Permitting additional helicopter operations in the Park would further impact all of these things that make the Park the special wilderness that it is. Helicopter noise has been shown to disrupt wildlife behavior. Existing helicopter operations are no reason to permit more airborne access to these wilderness lands.

Helicopter noise is loud, 100 dB on average, up to 15 times louder than the ambient sound levels of the Park, and the noise travels long distances. Helicopters pose a mechanical intrusion into a place where people go for quiet interaction with untrammeled wilderness. Helicopter noise is extremely disruptive to people seeking a quiet wilderness experience.  It is even more disruptive to wildlife which may be stressed already from nurturing young and avoiding hunters or natural predators. The negative impacts of helicopter noise on wildlife behavior in Alaska is well documented by both the State of Alaska and the National Park Service.  Alaska Department of Fish and Game biologists have already expressed concerns regarding the effects of helicopter noise on wildlife (February advisory board meeting).

According to Park regulations (11 AAC 18.030), permits for access may be issued if the permit is compatible with the statutory purposes for which the park was established and the director finds that there is no need to limit the number of individuals or firms providing the service to protect public use of the state park or to protect state park resources. 

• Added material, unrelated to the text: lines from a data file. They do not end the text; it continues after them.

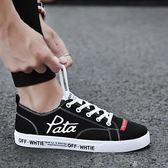 帆布鞋秋季男鞋子帆布鞋男運動板鞋韓版潮流百搭學生休閒鞋 【四月特賣】
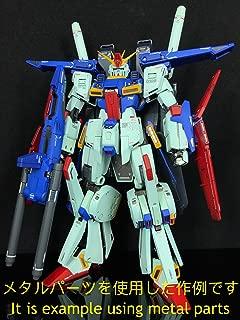 MG 1/100 MOBILE SUIT GUNDAM ZZ Double Zeta Gundam / Reinforced Double Zeta Gundam Ver.Ka Remodeling Metal Vernier (Full Set)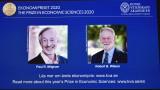 Нобелът за икономика връчен на Пол Милгръм и Робърт Уилсън за търговете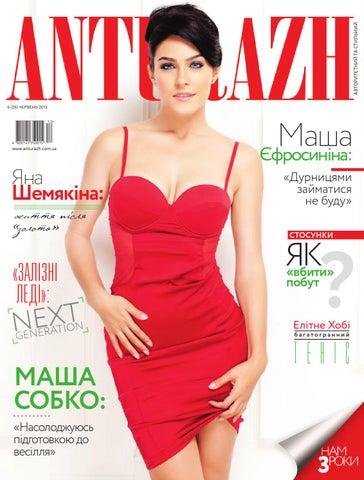 Anturazh 26 by Nazar Haiduchyk - issuu 508bde67741ec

Further, the director may issue a permit for access if park facilities and natural and cultural resources will not be adversely affected;  the state park is protected from pollution (noise is pollution!);  public use values of the state park will be maintained and protected; and the public safety, health, and welfare will not be adversely affected.  (11 AAC 18.025)

The statutory purpose for which the Park was established, in pertinent part, is “to protect and preserve this land and water for its unique and exceptional wilderness value, the park is established and shall be managed as a wilderness park. The land and water lying within the following described parcels is reserved from all uses incompatible with its primary function as a wilderness park.” (AS 41.21.131 and 140)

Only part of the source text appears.